Chasing a mammoth 537, the hosts suffered a start they wouldn’t have wanted. They lost Gautam Gambhir on the first ball of the second over of the day. But England’s dream beginning was undone by Murali Vijay and Cheteshwar Pujara’s brilliant centuries. The duo stitched together a partnership of 209 runs to put India in a commanding position. However, a shabby display in the last few minutes of the day would have spoiled the mood in the hosts’ dressing room.
It was a different Pujara we witnessed at Rajkot on Friday. He came out to bat with an attacking intent, hitting five fours and racing to 24 off 22 balls. But shortly after, he got the short ball treatment, a ploy the visitors should’ve continued with, but stopped abruptly. Pujara was hit on the helmet thrice by Chris Woakes. But that was the only phase where the opposition managed to perturb the local boy. He got to his century in 169 balls and ended his innings at 124 with a strike rate of 60.19.
Vijay, on the other hand, was struggling to get runs at the brisk rate. Dropped by debutant Haseeb Hameed on 66 off Stuart Broad, he went on to score his seventh Test ton off 254 balls.
Kohli has often talked about the aggressive brand of cricket his young unit should play. He has maintained that under him, the team would always look to win, no matter what. And that’s what India should try to do on day 4.
India trail by 218 runs, but still have Kohli, Ajinkya Rahane, Wriddhiman Saha left. It goes without saying that the hosts will pin their hopes on the duo of Kohli and Rahane. And it’s necessary that the pair stays at the crease as long as possible to get India closer to England’s total.
Experts have already predicted that the match will end in a draw. Having said that, the hosts will not be ruling out a win. This is a perfect platform for Kohli to demonstrate his aggressive approach – something he’s always been vocal about – play at a brisk rate and go for the kill. It will be a gamble, but remember India have an in-form lower order comprising Saha, Ravichandran Ashwin and Ravindra Jadeja, who can play out a draw if the situation demands so.

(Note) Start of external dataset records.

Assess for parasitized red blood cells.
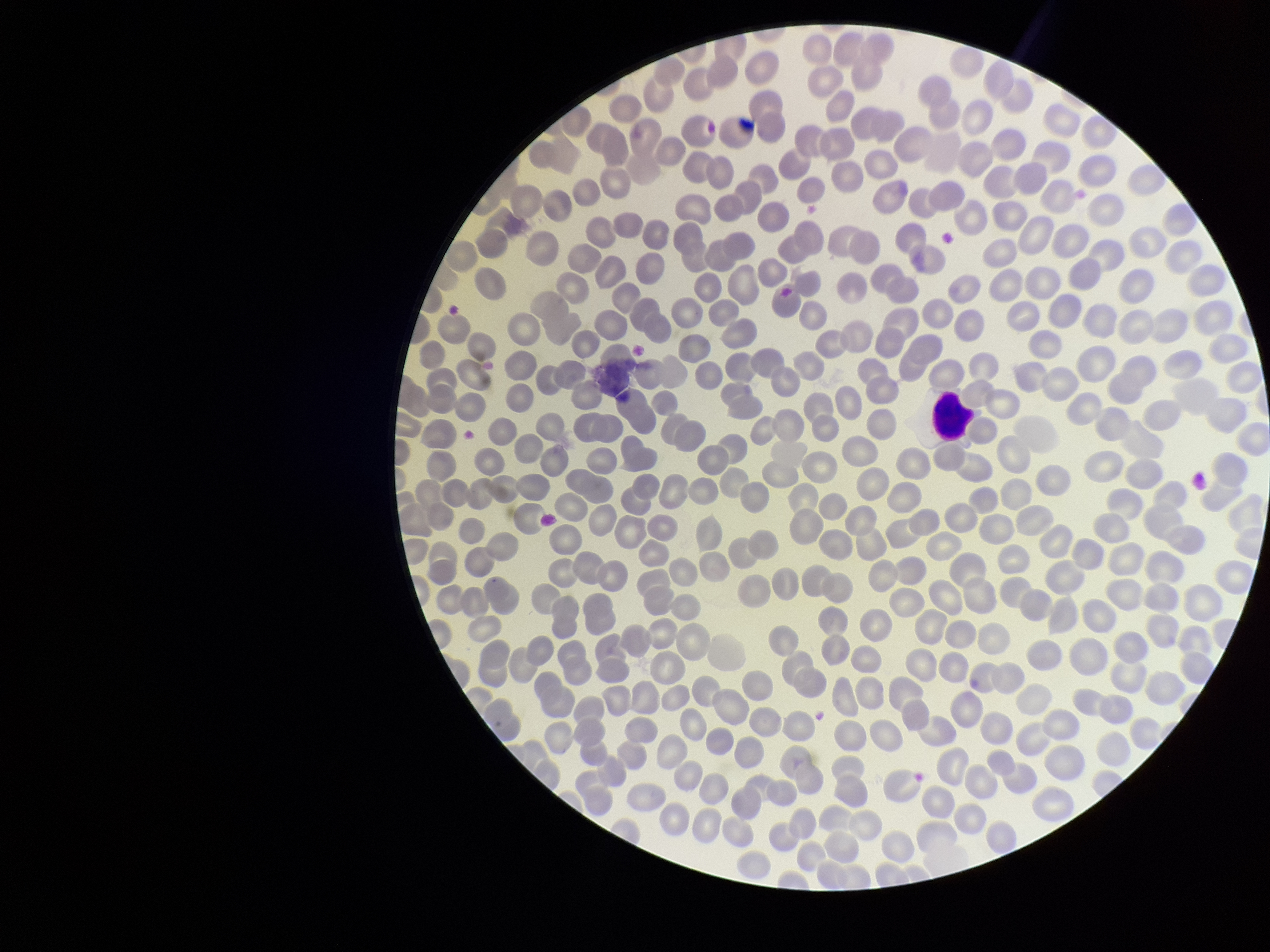

None detected.

{
  "preparation": "thin blood smear",
  "patient_malaria_status": "negative",
  "parasitized_red_blood_cell_count": 0,
  "red_blood_cell_count": 275,
  "capture": "smartphone photograph through the microscope eyepiece",
  "field_of_view": "single",
  "image_size": "1270×952 pixels",
  "stain": "Giemsa"
}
Describe the morphology of the red blood cells.
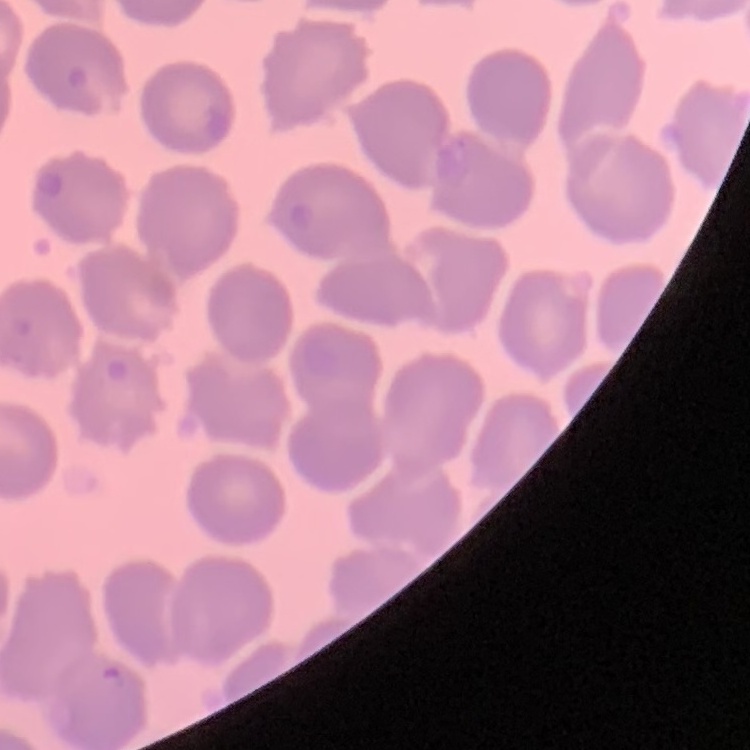
They show no rouleaux formation.

stain: Field's or Giemsa
image_type: one tile cut from a larger photomicrograph
preparation: thin blood smear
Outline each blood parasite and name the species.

England failed to stop the flow of the runs in the first session, when hosts brought up 126 runs in 27 overs at a run rate of 4.66. England looked ill-prepared for a mini-onslaught by Pujara and looked clueless. India should go out with the same intent to counter the visitors in the first session on day 4 to put them under pressure. Kohli and Co should try to get a lead of 50 runs and declare 10-15 overs into the third session. A loss in the first Test would be a big psychological blow to the visitors, who performed out of their skin in their first innings.
Remember, India are at the top of the ICC Test rankings and they should play like a table-topper, especially in home conditions. Their objective should be to win and not draw. The hosts should try to mix caution with aggression, to make something out of this match. If the situation starts to get risky, they have the ammunition in them to quickly change their plans and play for a draw. The result of the Test, however, will depend to a large extent on how Kohli performs on Saturday.